Though they have innumerable reasons to be happy, they have lost touch with
their inner river of joy. They have forgotten the simple and abiding pleasure
that comes with visiting the river. They have traded in their joy for
happiness.
And
happiness, though shiny and sparkly, pales in comparison to joy.
When I
first read Paul’s instructions to the Thessalonians to “rejoice always” because
“it is the will of God in Christ Jesus for you” I got a little annoyed. I mean,
for starters, who can do something “always,” anyway? I get nervous when I’m
commanded to do something “always.”
And then I
got more annoyed when I thought Paul was telling me that we’re supposed to
rejoice because God wants us to. How can you order someone to rejoice? What
kind of God is bossy enough to hover over me and say, “Rejoice! Do it now! For
the Lord hath spoken it!”
But then I
thought about all those times when it seems to be impossible to find joy.

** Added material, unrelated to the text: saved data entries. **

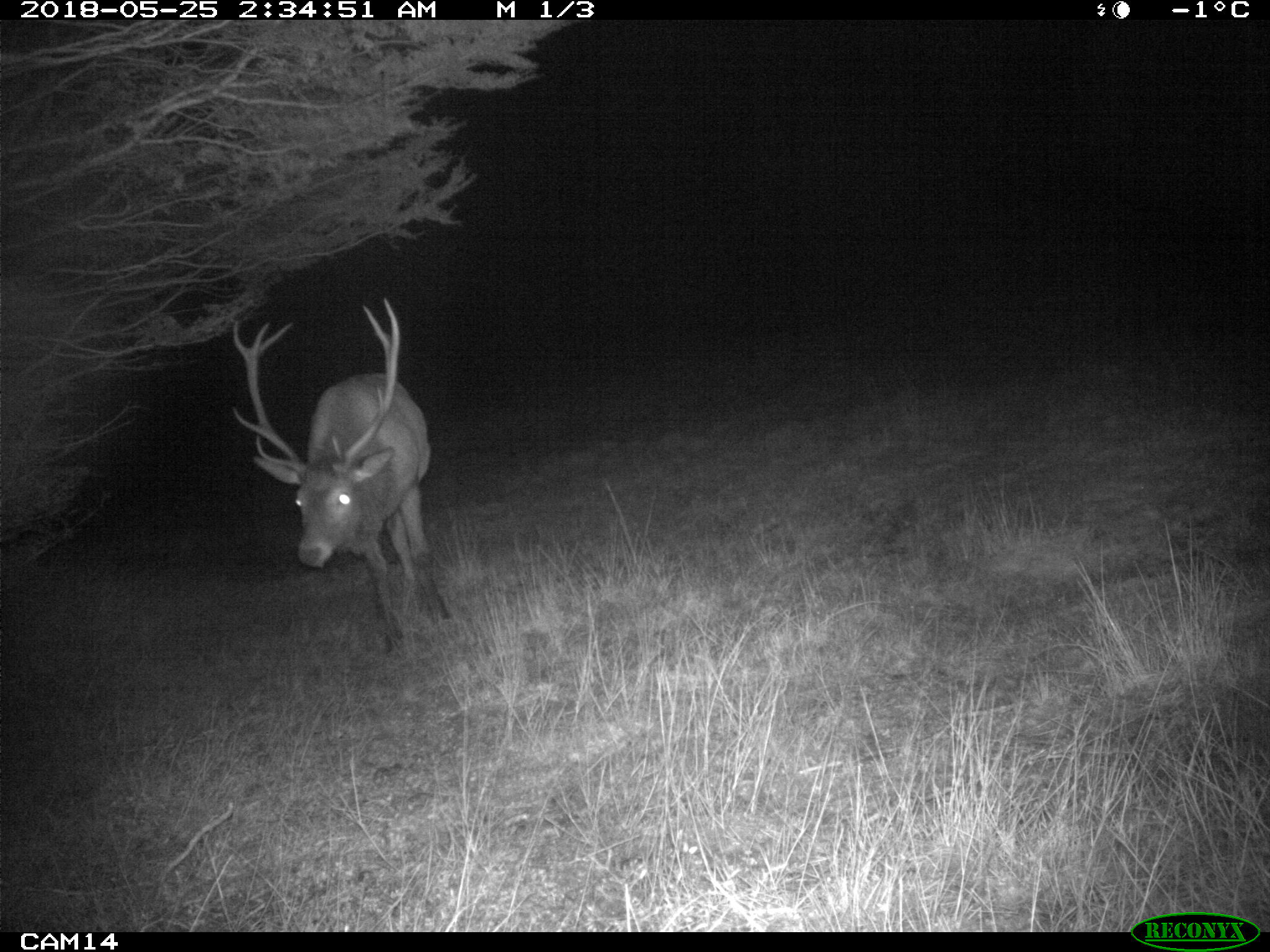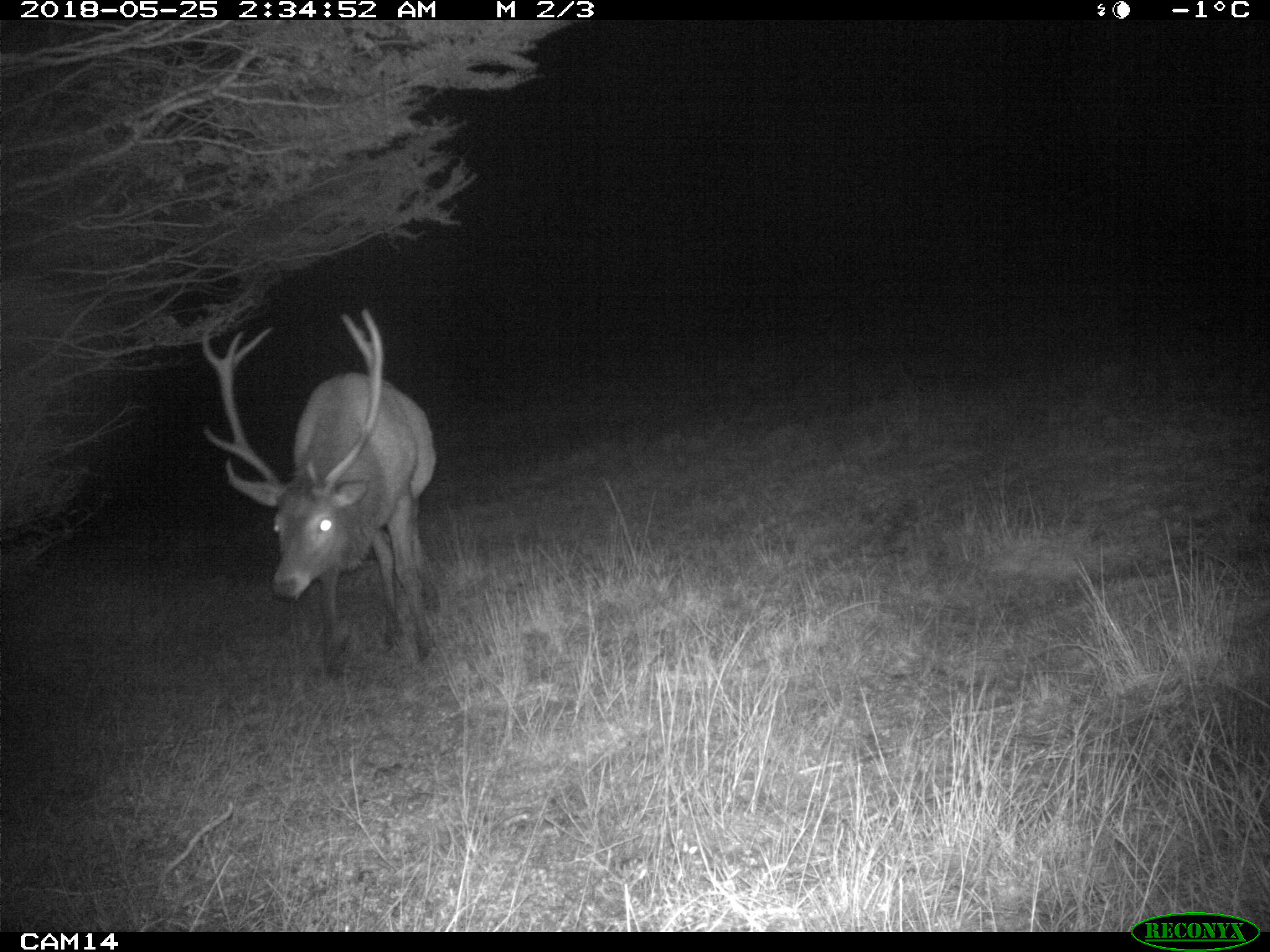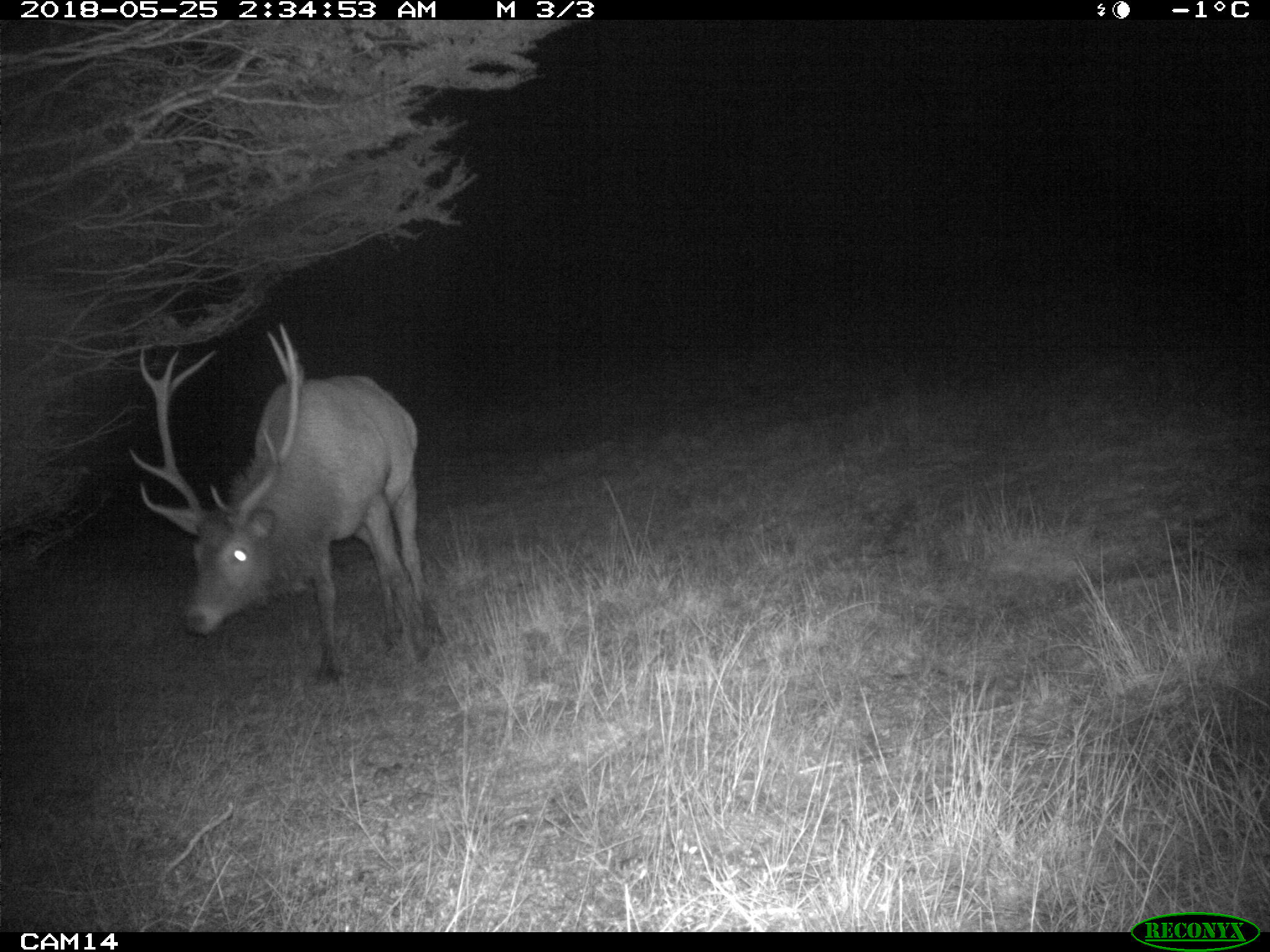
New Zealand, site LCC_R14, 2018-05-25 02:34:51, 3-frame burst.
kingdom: Animalia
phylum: Chordata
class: Mammalia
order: Artiodactyla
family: Cervidae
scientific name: Cervidae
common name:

And I
thought about how, at those moments, it is the very presence of the Holy that
enables me to find some measure of hope. It is the call of Yahweh that reminds
me about the river of joy nestled deep in my heart.
Maybe it’s
not so much that God is ordering us to be joyful….maybe Paul is just kindly
reminding us that God wants us to be
joyful. Like a mother who wants only what’s best for her child, God wishes and
fervently hopes that we will always find a way to joy. Both in our times of
happiness and sorrow, God calls us to remember to be in touch with joy and rest
in the waters of that deep, abiding knowledge that whatever comes, all is well.
Paul did
not write these words to individuals. He wrote them to a specific community of
believers. His commandment to rejoice was not one meant to be heard on an
individual level. Instead, he wanted the entire community to rejoice.
Advent and
Christmas are times when we come together as community to seek joy - whether that’s
around a family dinner table, the tree on Christmas morning, or here in the
sanctuary as we gather at the table to share in Christ’s meal.
As we move
into this new year of the church calendar, I hope that we will remember and
reclaim Paul’s commandment to rejoice always. We have an opportunity to remind
each other of the deep rivers of joy that exist within each of us gathered
here. We have the ability to join our rivers together into a powerful force
that can call out to others in our community – come to the waters! Come, and
rejoice!
In the
coming weeks, there are many opportunities to rejoice together.
Tonight,
we gather at the table to celebrate Jesus’s continual invitation to be one with
the ongoing Spirit of Christ. On December 22 we will gather in the chapel for
our first-ever Blue Christmas service – a time for reconnecting with the quiet
spirit of joy that can sustain us even as we struggle with the surface-level
happiness that permeates the season. There’s Christmas Eve, of course. And we
have a special gift this year – the ability to worship together as a community
of faith on Christmas morning. An opportunity to reconcile both the secular and
Christian Christmases as we move from the stockings hung by the chimney with
care to the manger and rejoice in the birth of God in our midst.
I’m not
reminding you of these upcoming worship services because I think you can’t read
the announcements in the bulletin.
I’m
reminding us because amidst the promises of happiness in price-matching from
Wal-mart, the claims of comfort and joy wrapped up in a McDonalds latte, and
the good wine that flows at the office holiday party, the Church has something
more to offer.
Tidings of
comfort and joy.
Not
because God commands it, but because it is God’s deepest desire.
God wants
us to find joy this Christmas.
1 comment:
Thank you for sharing this with a wider community. Waiting, watching and hoping together with you this Advent.